Set problem: Output as a JSON list of strings, one per line and omitting blank lines, the lines starting at the line that contains "Presented with the" and ending at the line that contains "the white t-shirt at (x=32, y=132), the white".

— BEGIN Input material —

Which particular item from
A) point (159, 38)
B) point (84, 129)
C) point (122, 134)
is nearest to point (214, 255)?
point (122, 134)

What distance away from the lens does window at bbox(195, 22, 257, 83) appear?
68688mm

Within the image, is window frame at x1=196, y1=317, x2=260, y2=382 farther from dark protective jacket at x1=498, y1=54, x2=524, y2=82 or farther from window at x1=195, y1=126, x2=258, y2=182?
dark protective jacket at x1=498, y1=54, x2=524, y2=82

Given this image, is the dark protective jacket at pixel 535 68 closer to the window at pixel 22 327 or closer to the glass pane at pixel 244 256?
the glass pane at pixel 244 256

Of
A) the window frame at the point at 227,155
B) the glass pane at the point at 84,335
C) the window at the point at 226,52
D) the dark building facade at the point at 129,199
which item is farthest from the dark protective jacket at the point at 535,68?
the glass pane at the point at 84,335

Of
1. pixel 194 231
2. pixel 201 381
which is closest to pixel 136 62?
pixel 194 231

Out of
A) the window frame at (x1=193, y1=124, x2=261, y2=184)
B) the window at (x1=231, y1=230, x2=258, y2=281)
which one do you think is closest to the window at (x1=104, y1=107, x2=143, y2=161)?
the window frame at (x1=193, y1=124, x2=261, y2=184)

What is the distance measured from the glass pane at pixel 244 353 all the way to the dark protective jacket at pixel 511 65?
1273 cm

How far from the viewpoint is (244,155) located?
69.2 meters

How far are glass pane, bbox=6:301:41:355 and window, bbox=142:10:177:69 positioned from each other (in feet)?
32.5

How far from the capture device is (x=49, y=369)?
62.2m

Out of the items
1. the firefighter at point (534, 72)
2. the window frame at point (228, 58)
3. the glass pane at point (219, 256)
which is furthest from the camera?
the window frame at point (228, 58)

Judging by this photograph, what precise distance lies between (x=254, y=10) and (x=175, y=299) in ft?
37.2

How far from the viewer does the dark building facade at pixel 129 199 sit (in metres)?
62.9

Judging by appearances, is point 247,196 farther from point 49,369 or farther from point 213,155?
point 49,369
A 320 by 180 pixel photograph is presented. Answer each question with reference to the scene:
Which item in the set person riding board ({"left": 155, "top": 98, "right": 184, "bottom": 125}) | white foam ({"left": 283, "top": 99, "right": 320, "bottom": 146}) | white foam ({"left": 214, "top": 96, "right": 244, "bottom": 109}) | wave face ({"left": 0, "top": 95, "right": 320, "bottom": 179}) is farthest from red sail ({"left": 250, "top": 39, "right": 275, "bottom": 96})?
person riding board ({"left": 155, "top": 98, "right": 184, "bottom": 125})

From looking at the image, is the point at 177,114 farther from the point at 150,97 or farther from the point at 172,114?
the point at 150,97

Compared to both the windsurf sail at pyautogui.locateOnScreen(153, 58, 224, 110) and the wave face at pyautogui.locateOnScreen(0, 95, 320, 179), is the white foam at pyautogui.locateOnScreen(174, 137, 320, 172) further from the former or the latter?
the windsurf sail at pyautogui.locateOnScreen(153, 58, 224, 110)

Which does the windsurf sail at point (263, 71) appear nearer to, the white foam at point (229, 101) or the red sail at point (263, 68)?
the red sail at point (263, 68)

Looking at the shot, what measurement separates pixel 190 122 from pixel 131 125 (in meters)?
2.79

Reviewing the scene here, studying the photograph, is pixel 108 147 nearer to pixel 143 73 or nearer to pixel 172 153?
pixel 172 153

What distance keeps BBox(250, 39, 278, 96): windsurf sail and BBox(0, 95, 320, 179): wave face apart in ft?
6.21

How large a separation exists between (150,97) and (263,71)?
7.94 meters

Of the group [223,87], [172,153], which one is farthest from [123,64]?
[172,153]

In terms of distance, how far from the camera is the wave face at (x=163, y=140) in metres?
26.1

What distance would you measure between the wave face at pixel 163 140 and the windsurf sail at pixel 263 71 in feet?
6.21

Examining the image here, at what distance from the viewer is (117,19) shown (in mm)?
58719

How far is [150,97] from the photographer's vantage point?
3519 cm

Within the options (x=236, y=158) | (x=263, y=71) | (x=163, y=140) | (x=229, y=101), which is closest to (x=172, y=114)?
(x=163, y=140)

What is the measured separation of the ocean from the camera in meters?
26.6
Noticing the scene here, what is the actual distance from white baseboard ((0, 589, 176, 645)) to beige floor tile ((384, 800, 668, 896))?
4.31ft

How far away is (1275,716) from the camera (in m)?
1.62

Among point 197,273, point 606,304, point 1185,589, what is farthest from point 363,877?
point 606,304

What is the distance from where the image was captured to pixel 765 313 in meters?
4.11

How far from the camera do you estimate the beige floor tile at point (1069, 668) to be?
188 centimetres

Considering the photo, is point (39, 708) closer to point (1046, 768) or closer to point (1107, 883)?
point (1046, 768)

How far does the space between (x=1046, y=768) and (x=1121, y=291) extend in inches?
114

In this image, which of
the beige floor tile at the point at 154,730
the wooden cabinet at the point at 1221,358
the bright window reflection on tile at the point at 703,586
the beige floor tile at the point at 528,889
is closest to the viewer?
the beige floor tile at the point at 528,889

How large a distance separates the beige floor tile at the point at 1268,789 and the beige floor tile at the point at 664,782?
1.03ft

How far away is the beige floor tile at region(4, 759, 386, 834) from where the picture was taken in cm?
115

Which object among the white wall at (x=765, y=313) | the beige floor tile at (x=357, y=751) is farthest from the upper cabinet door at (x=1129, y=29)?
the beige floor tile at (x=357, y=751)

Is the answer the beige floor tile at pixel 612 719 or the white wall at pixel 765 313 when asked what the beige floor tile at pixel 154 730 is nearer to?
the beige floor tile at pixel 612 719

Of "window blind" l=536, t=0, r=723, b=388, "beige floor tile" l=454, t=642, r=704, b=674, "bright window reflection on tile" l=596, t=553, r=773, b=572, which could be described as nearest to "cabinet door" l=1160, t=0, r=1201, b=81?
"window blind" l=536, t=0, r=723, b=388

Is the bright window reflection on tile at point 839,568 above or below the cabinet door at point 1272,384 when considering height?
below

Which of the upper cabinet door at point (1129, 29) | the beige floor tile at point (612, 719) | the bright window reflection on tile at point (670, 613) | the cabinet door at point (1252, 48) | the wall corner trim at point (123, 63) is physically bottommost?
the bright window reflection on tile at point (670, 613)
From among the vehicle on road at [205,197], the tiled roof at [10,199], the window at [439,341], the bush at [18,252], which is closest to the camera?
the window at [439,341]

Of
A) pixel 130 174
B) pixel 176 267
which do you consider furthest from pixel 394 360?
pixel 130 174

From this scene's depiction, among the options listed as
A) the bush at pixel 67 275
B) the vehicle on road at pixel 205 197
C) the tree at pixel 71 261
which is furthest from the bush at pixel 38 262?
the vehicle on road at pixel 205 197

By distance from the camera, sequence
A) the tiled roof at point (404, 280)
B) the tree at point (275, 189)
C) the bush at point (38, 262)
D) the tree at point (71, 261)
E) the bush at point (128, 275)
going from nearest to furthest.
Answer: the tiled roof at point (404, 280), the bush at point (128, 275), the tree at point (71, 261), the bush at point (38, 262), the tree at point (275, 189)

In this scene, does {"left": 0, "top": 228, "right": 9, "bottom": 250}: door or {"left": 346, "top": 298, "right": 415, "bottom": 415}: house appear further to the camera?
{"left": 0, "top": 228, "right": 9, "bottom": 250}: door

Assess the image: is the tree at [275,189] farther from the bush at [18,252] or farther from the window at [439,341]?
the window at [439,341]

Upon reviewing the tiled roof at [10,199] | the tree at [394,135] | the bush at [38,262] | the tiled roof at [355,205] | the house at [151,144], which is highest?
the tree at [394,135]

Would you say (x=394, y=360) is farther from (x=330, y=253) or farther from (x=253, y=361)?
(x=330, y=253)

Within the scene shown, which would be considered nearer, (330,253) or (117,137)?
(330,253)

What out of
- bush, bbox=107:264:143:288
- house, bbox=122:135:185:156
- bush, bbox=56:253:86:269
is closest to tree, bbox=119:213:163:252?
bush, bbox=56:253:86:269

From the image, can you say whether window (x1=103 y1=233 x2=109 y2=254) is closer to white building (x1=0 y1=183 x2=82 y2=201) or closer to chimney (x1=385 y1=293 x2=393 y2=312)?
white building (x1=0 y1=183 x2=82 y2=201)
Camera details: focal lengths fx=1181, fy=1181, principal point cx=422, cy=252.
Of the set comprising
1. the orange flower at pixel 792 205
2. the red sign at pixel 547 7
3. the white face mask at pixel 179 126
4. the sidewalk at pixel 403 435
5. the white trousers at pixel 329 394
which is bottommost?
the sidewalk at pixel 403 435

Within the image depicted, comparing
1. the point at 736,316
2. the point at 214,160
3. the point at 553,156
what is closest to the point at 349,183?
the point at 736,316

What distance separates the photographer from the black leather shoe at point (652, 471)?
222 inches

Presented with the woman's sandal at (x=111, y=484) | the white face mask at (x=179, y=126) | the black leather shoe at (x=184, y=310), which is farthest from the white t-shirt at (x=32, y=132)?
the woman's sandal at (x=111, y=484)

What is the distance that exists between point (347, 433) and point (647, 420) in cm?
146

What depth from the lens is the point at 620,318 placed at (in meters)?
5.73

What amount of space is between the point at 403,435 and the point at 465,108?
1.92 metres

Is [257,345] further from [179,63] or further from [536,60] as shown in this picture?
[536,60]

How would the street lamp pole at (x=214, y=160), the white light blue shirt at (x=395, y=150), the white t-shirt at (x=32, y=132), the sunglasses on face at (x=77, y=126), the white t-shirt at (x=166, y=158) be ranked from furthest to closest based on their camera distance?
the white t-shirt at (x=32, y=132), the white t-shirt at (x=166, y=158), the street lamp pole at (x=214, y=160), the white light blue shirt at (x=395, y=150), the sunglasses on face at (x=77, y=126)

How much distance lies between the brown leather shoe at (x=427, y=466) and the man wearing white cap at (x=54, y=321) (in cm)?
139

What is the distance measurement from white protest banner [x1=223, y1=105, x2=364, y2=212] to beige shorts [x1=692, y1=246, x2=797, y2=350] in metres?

— END Input material —

Task answer:
[
  "Presented with the woman's sandal at (x=111, y=484) | the white face mask at (x=179, y=126) | the black leather shoe at (x=184, y=310), which is farthest from the white t-shirt at (x=32, y=132)?",
  "the woman's sandal at (x=111, y=484)",
  "What is the distance that exists between point (347, 433) and point (647, 420) in cm?",
  "146",
  "What depth from the lens is the point at 620,318 placed at (in meters)?",
  "5.73",
  "What amount of space is between the point at 403,435 and the point at 465,108?",
  "1.92 metres",
  "Is [257,345] further from [179,63] or further from [536,60] as shown in this picture?",
  "[536,60]",
  "How would the street lamp pole at (x=214, y=160), the white light blue shirt at (x=395, y=150), the white t-shirt at (x=32, y=132), the sunglasses on face at (x=77, y=126), the white t-shirt at (x=166, y=158) be ranked from furthest to closest based on their camera distance?",
  "the white t-shirt at (x=32, y=132), the white t-shirt at (x=166, y=158), the street lamp pole at (x=214, y=160), the white light blue shirt at (x=395, y=150), the sunglasses on face at (x=77, y=126)"
]